Genome-Wide Identification of the SRS Gene Family in Poplar and Expression Analysis Under Drought Stress and Salt Stress

The Short Internodes-Related Sequence (SRS) family is a class of transcription factors unique to plants that are essential for controlling their growth, development, and stress responses. Nevertheless, information regarding the characterization and biological function of poplar SRS family members remains limited. In this study, we identified 10 members of the SRS gene family in the genome of Populus tremula using bioinformatics, distributed on seven chromosomes and named PtSRS01-PtSRS10 based on their locations. Our phylogenetic analysis results indicated that PtSRS genes can be categorized into five subfamilies and that members of each subfamily have similar gene structures and motifs. Collinearity analysis indicated that the expansion of the PtSRS gene family is caused by segmental duplication and is influenced by purifying selection during its evolutionary process.

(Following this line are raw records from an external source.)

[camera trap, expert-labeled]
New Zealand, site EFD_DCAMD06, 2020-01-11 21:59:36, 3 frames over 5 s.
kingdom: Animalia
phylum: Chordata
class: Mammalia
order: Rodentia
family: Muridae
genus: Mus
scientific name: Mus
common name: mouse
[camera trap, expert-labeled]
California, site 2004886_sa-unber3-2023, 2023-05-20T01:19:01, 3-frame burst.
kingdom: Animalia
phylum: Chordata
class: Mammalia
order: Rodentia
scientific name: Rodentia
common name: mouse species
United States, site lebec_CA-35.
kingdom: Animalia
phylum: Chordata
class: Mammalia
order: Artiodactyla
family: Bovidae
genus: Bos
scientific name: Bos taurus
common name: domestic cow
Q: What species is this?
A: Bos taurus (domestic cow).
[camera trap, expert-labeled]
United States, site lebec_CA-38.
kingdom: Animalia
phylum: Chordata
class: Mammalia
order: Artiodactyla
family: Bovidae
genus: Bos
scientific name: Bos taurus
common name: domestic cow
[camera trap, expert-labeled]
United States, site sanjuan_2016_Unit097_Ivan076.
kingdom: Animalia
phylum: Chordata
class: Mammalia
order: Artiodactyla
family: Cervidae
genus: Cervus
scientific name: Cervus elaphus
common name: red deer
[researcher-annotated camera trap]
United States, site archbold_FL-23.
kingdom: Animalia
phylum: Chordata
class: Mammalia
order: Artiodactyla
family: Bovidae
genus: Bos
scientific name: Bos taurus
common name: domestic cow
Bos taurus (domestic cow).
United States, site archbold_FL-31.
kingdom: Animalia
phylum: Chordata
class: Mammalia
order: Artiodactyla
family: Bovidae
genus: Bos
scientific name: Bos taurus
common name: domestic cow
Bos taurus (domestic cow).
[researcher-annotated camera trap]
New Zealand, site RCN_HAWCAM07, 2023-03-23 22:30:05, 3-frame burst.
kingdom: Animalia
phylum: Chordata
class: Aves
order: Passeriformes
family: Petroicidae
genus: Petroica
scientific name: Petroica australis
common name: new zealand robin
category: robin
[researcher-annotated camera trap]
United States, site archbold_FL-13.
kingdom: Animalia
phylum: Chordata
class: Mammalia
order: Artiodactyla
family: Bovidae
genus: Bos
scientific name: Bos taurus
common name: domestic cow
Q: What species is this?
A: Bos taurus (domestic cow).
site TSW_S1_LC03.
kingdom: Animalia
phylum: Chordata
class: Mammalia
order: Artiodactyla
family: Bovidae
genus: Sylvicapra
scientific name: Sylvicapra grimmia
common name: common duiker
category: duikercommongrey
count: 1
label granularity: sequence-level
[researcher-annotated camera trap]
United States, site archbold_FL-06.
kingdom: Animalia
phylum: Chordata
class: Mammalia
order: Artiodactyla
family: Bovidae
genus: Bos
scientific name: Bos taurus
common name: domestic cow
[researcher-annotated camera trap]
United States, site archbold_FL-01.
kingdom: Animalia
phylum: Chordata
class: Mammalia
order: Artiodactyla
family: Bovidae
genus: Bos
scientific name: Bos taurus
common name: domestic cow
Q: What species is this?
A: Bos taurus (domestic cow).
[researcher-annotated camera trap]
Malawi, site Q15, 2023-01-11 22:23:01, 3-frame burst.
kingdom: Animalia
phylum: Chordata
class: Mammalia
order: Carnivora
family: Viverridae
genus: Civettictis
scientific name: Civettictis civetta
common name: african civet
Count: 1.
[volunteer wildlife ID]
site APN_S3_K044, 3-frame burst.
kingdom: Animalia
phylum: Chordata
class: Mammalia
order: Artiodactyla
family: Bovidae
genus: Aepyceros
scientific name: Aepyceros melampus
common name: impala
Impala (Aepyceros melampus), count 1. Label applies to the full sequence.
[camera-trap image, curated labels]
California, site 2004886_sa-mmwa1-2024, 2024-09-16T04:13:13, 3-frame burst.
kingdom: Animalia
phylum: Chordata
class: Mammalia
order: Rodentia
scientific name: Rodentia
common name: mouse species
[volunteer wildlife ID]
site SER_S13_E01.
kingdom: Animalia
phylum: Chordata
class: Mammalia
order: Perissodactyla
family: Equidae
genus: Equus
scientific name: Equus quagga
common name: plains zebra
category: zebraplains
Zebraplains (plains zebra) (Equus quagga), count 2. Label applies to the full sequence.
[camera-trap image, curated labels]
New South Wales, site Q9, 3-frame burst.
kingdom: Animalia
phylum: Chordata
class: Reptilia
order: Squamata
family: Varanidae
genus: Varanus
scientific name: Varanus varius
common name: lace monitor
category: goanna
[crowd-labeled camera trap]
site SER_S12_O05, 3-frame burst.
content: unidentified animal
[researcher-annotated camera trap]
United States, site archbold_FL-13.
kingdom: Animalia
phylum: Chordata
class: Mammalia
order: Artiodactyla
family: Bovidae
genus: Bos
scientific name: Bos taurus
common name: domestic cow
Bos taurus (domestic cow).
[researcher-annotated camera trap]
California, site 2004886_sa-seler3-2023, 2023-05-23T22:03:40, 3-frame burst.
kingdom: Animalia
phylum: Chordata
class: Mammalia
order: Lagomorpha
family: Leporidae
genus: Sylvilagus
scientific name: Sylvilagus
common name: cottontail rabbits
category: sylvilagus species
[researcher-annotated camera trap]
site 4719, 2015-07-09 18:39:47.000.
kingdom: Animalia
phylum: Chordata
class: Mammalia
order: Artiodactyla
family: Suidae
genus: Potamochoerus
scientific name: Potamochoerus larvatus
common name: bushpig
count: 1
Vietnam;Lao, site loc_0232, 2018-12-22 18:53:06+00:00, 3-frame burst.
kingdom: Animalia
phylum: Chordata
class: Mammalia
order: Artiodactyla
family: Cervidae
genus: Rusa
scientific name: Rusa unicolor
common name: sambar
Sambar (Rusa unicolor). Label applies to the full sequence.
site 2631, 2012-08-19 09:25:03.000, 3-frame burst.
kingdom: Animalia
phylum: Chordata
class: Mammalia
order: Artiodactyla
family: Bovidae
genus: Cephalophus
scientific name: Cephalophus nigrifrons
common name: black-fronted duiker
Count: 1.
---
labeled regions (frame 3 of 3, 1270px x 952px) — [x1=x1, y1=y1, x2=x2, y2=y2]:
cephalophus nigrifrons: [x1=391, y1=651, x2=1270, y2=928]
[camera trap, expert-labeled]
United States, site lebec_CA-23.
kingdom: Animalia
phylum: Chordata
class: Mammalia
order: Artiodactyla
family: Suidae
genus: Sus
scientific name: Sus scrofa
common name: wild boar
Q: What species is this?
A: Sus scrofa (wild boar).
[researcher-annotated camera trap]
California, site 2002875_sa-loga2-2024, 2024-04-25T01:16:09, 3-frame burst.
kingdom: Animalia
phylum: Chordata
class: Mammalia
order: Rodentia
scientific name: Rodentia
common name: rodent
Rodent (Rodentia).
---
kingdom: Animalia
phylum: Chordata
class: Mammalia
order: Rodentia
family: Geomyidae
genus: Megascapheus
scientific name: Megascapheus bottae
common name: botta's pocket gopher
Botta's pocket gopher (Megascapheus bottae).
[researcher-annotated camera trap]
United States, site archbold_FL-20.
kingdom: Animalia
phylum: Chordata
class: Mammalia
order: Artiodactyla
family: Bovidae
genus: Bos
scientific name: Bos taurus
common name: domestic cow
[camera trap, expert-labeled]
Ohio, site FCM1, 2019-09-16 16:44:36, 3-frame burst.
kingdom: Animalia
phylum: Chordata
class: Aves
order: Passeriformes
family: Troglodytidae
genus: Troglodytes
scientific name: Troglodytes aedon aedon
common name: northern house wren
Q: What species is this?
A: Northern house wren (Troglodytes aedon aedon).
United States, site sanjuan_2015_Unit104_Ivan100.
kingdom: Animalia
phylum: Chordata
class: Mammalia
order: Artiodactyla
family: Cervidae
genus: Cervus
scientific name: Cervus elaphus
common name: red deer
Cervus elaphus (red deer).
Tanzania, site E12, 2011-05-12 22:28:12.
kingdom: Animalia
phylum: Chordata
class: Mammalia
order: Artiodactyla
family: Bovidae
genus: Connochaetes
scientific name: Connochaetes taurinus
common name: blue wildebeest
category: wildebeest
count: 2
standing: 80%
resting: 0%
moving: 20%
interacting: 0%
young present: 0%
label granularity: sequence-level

Cis-acting element analysis revealed that PtSRS was enriched in cis-acting elements related to growth and development, light response, hormone induction, and stress response. Quantitative real-time PCR revealed that drought and salt (NaCl) treatments affected the expression of several PtSRS genes, with PtSRS04 and PtSRS05 being the two genes with the most significant expression levels, with PtSRS04 showing a 700-fold increase in relative gene expression level after 8 d of drought stress and the PtSRS05 gene showing a 38-fold increase in gene expression level at 48 h of NaCl stress, suggesting that they could be crucial in salt and drought stress. The results presented herein provide a theoretical basis for subsequent in-depth studies on the involvement of poplar SRS gene family members in drought and salt stress resistance.